Sebanyak 133 PMI yang diberangkatkan terdiri atas 100 pekerja sektor perikanan (fishing), 30 pekerja sektor manufaktur, dan tiga pekerja sektor jasa (service) yang berasal dari 11 provinsi di Indonesia. Sementara itu, 100 calon PMI yang mengikuti OPP berasal dari delapan provinsi.

Dalam sambutannya, Christina menegaskan bahwa keberangkatan para pekerja migran tersebut merupakan hasil perjuangan panjang yang harus dijaga dengan kinerja yang baik, disiplin, dan kepatuhan terhadap aturan di negara penempatan.
"Keberangkatan ratusan pekerja migran hari ini merupakan hasil perjuangan panjang yang harus dijaga dengan kinerja, disiplin, dan kepatuhan aturan di negara penempatan," kata Christina dalam keterangan tertulis yang diterima tvrinews.com, Senin, 8 Juni 2026.
Data Kementerian P2MI mencatat, hingga 8 Juni 2026 jumlah penempatan PMI melalui skema G to G Korea Selatan telah mencapai 2.444 orang. Jumlah tersebut terdiri dari 1.313 pekerja sektor manufaktur, 1.113 pekerja sektor perikanan, dan 18 pekerja sektor jasa.

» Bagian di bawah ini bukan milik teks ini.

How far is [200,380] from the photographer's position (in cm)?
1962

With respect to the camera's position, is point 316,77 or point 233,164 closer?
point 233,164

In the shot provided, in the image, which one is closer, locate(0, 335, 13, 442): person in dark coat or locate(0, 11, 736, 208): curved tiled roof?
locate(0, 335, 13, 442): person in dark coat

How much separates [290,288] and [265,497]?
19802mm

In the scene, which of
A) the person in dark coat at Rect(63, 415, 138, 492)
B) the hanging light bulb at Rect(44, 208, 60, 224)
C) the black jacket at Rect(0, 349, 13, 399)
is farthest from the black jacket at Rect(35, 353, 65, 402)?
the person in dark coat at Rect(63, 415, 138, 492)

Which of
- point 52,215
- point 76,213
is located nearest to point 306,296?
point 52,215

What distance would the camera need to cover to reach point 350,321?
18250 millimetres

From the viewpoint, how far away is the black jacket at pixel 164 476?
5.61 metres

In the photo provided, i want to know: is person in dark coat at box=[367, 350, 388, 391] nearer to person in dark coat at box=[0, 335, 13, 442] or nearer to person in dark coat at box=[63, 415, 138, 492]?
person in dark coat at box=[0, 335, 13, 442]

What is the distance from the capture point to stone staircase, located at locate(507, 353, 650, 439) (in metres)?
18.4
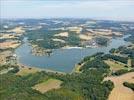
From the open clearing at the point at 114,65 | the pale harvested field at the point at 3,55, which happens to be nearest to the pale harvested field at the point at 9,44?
the pale harvested field at the point at 3,55

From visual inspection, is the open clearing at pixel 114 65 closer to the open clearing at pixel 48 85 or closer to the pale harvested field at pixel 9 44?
the open clearing at pixel 48 85

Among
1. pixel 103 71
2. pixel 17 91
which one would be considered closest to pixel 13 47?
pixel 103 71

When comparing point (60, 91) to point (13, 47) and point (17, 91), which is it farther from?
point (13, 47)

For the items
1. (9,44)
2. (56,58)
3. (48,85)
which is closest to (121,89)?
(48,85)

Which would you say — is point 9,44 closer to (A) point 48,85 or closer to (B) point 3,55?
(B) point 3,55

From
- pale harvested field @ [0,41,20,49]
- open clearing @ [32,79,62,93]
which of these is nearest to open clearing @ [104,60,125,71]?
open clearing @ [32,79,62,93]
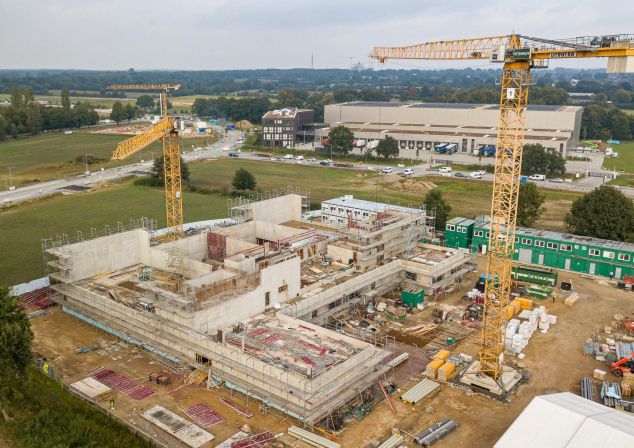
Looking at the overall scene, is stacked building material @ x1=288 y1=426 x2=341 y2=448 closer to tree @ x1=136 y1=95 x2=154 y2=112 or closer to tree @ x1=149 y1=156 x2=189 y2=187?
tree @ x1=149 y1=156 x2=189 y2=187

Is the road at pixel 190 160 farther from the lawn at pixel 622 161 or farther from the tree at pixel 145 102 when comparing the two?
the tree at pixel 145 102

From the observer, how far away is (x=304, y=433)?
20.0m

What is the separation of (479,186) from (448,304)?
114 feet

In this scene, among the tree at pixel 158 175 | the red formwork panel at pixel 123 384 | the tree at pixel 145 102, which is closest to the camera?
the red formwork panel at pixel 123 384

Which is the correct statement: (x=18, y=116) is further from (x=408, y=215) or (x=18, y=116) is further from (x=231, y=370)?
(x=231, y=370)

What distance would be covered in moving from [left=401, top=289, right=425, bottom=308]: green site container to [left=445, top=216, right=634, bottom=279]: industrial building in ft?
34.8

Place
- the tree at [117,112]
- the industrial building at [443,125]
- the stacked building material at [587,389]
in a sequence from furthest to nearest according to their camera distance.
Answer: the tree at [117,112]
the industrial building at [443,125]
the stacked building material at [587,389]

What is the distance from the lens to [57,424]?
20156mm

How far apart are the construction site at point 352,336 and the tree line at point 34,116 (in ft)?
A: 258

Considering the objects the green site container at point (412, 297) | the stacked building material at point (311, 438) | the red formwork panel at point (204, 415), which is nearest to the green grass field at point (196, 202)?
the red formwork panel at point (204, 415)

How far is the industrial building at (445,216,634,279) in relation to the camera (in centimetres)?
3678

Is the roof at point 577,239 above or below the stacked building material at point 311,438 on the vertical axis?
above

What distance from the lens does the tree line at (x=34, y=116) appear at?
322 ft

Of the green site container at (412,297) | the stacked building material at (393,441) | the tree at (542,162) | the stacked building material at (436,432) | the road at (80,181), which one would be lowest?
the stacked building material at (436,432)
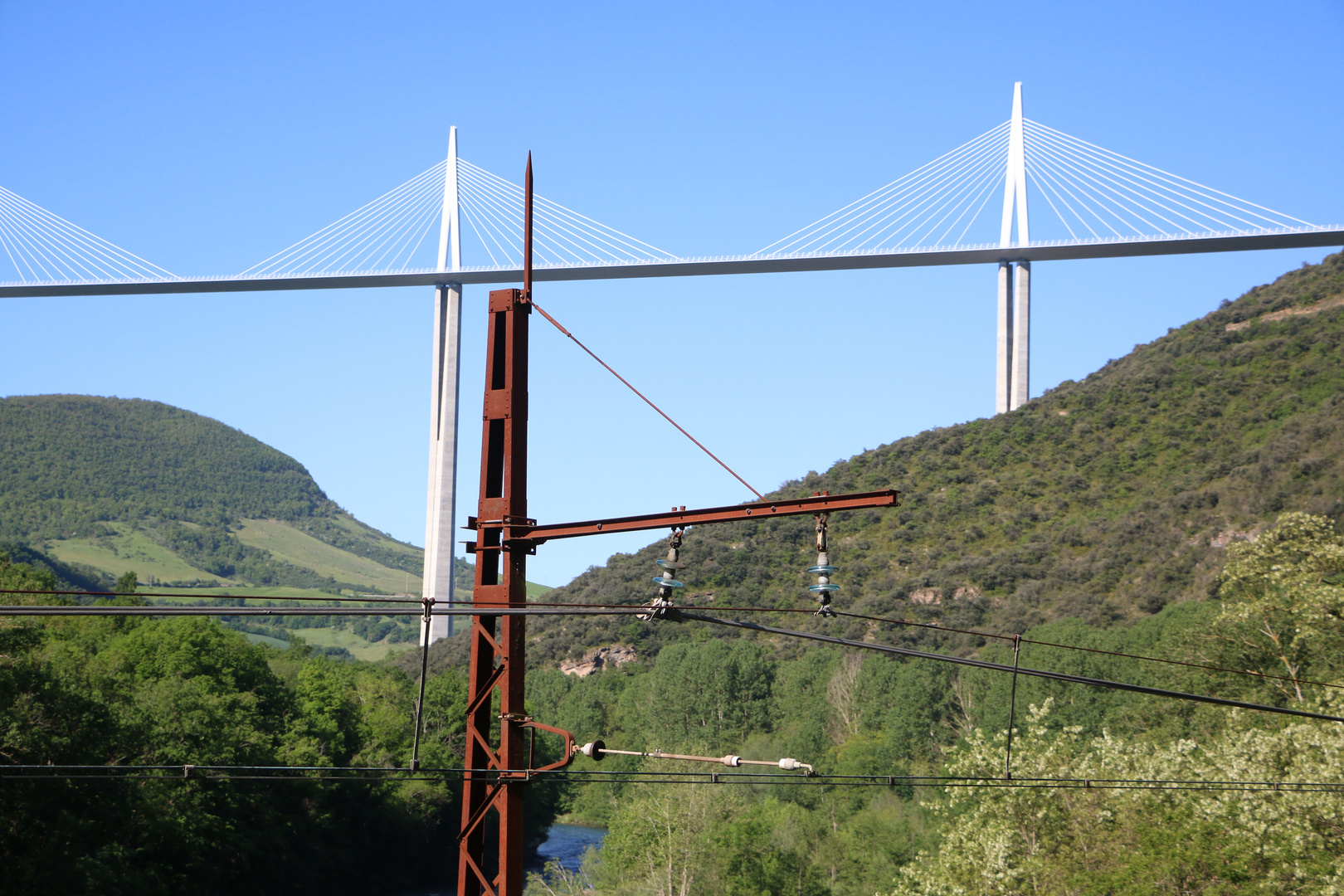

Christina berharap, angka penempatan PMI ke Korea Selatan pada tahun ini dapat melampaui capaian tahun sebelumnya. Namun, ia menekankan bahwa peluang tersebut harus diimbangi dengan peningkatan profesionalisme dan kedisiplinan para pekerja migran Indonesia.
Menurutnya, hal itu penting mengingat Korea Selatan saat ini cenderung mengurangi kebutuhan tenaga kerja asing. Karena itu, PMI Indonesia harus mampu menunjukkan kualitas kerja yang baik agar tetap dipercaya oleh negara penempatan.
"Di tengah kebijakan Korea Selatan yang cenderung mengurangi kebutuhan tenaga kerja asing, tunjukkan kalian profesional dan dapat dipercaya, agar peluang kerja bagi pekerja migran Indonesia ke depan tetap terjaga," tegasnya.
Selain bekerja secara profesional, Christina juga mendorong para PMI memanfaatkan masa bekerja di luar negeri untuk meningkatkan kompetensi dan pendidikan. Ia menilai pengalaman bekerja di luar negeri dapat menjadi kesempatan untuk melanjutkan pendidikan hingga jenjang sarjana sekaligus menambah keterampilan.
"Kesempatan bekerja di luar negeri harus dimanfaatkan untuk meningkatkan kompetensi dan pendidikan. Bekal inilah yang nantinya akan menjadi modal ketika kembali ke Indonesia," ujarnya.
Dalam kesempatan itu, Christina turut mengingatkan para pekerja migran agar bijak mengelola keuangan, tidak meninggalkan tempat kerja secara ilegal, menjauhi praktik judi online, serta mewaspadai berbagai bentuk penipuan digital yang kerap menyasar pekerja migran.
Ia menegaskan, negara akan terus hadir memberikan pelindungan bagi PMI melalui berbagai layanan yang disediakan Kementerian P2MI selama mereka bekerja di luar negeri.
"Manfaatkan kesempatan ini sebaik-baiknya, bekerja dengan sungguh-sungguh, dan jagalah nama baik bangsa serta negara Indonesia," ucapnya.